*** DATA FOR THE TASK ***
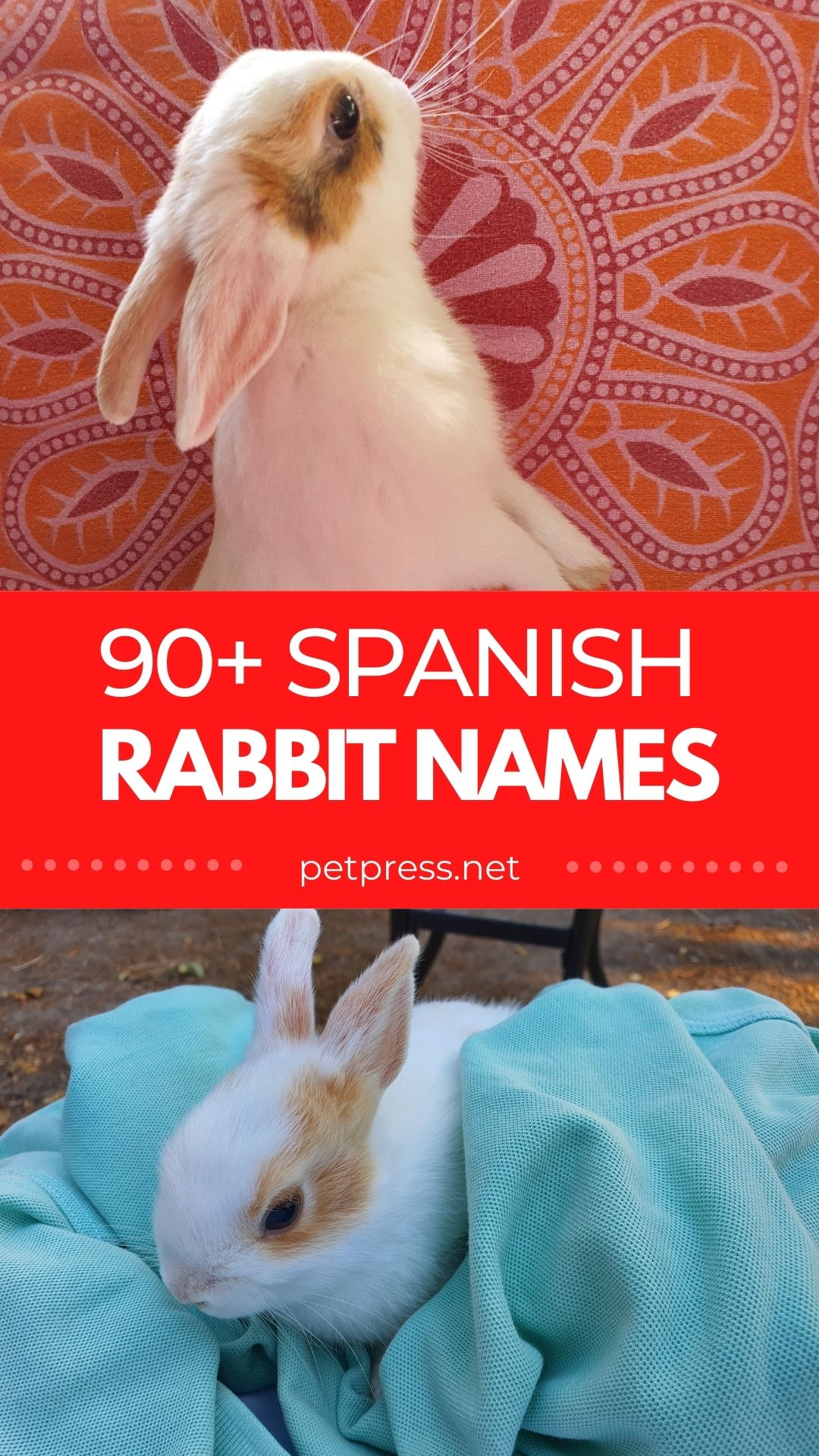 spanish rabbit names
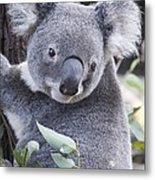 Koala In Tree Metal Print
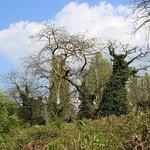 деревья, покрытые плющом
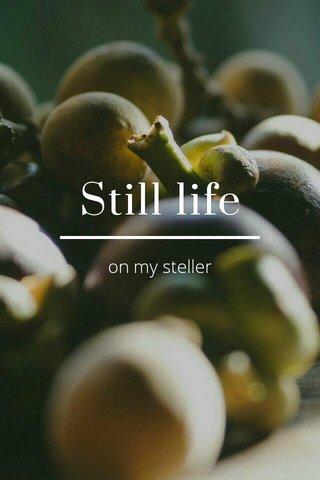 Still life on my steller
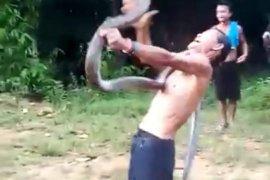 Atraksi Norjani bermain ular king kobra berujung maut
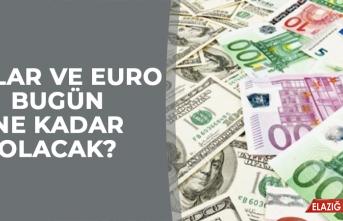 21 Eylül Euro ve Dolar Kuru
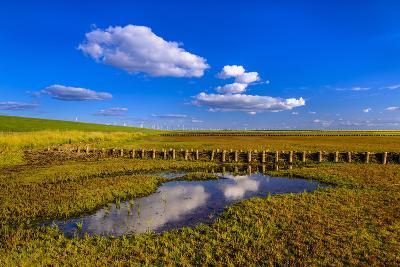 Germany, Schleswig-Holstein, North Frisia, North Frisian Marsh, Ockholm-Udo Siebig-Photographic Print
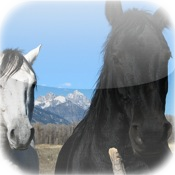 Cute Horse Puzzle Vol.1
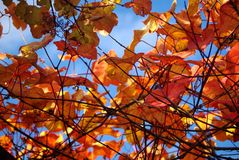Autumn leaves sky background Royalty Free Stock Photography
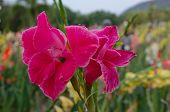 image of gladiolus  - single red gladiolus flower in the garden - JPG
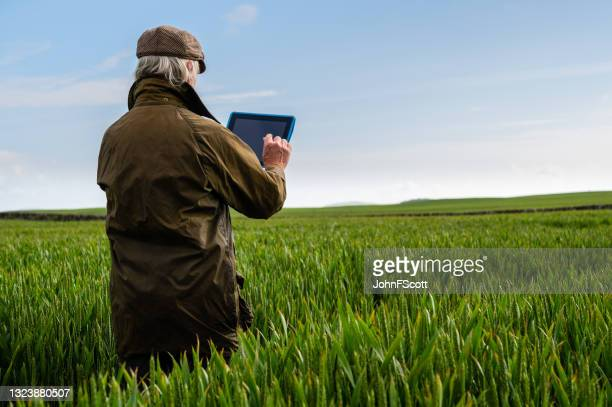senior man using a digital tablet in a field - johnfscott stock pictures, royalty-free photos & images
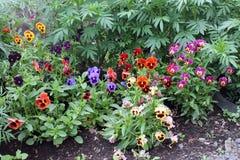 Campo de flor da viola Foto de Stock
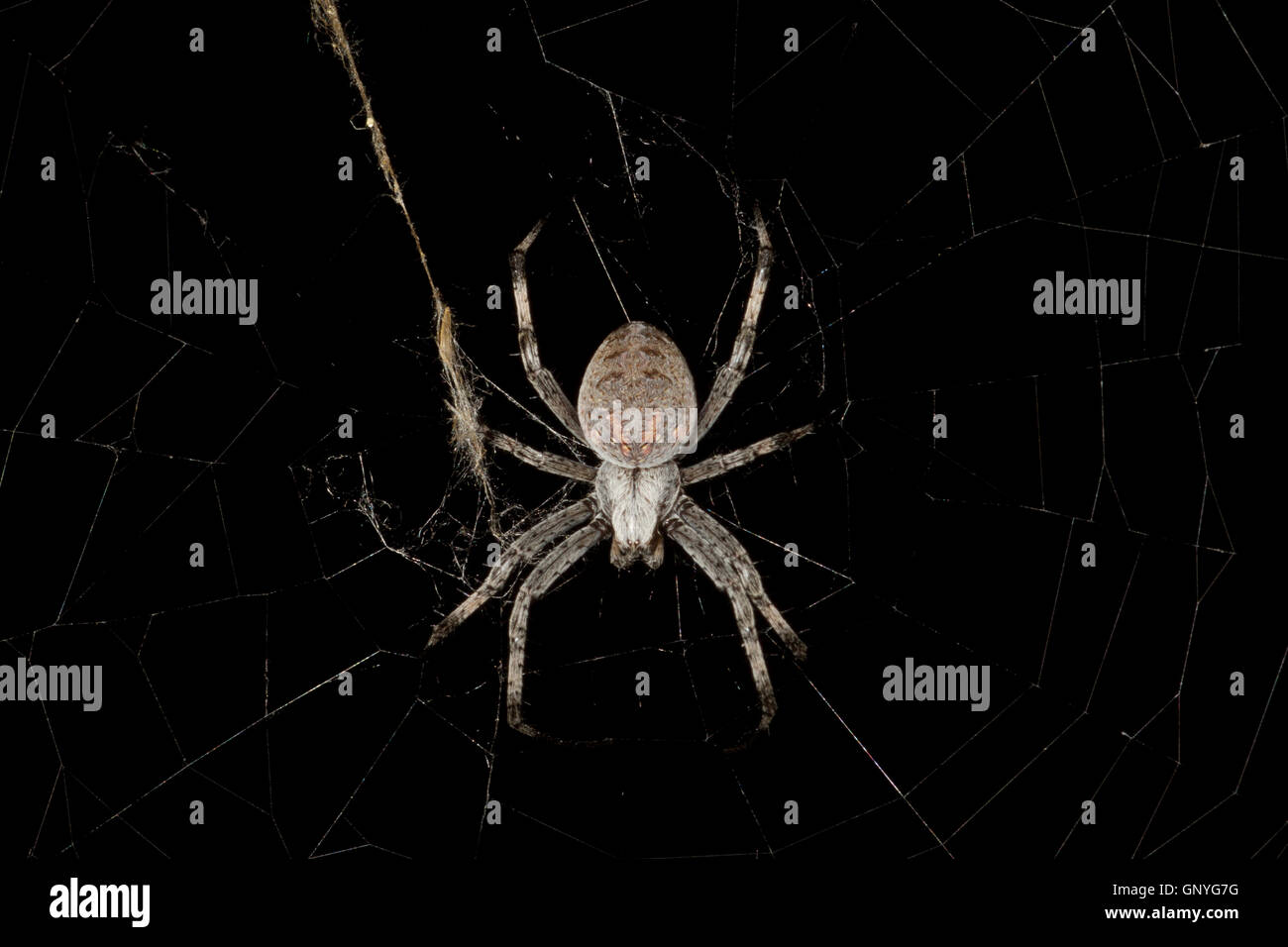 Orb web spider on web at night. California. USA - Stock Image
*** End of DATA FOR THE TASK ***
EXERCISE PROMPT: Give back exactly the lines from the one with "Still life on my steller" through the end of the records above, inclusive, and omit any pictures.

FINISHED EXERCISE:
 Still life on my steller
 Atraksi Norjani bermain ular king kobra berujung maut
 21 Eylül Euro ve Dolar Kuru
 Germany, Schleswig-Holstein, North Frisia, North Frisian Marsh, Ockholm-Udo Siebig-Photographic Print
 Cute Horse Puzzle Vol.1
Autumn leaves sky background Royalty Free Stock Photography
 image of gladiolus  - single red gladiolus flower in the garden - JPG
senior man using a digital tablet in a field - johnfscott stock pictures, royalty-free photos & images
 Campo de flor da viola Foto de Stock
 Orb web spider on web at night. California. USA - Stock Image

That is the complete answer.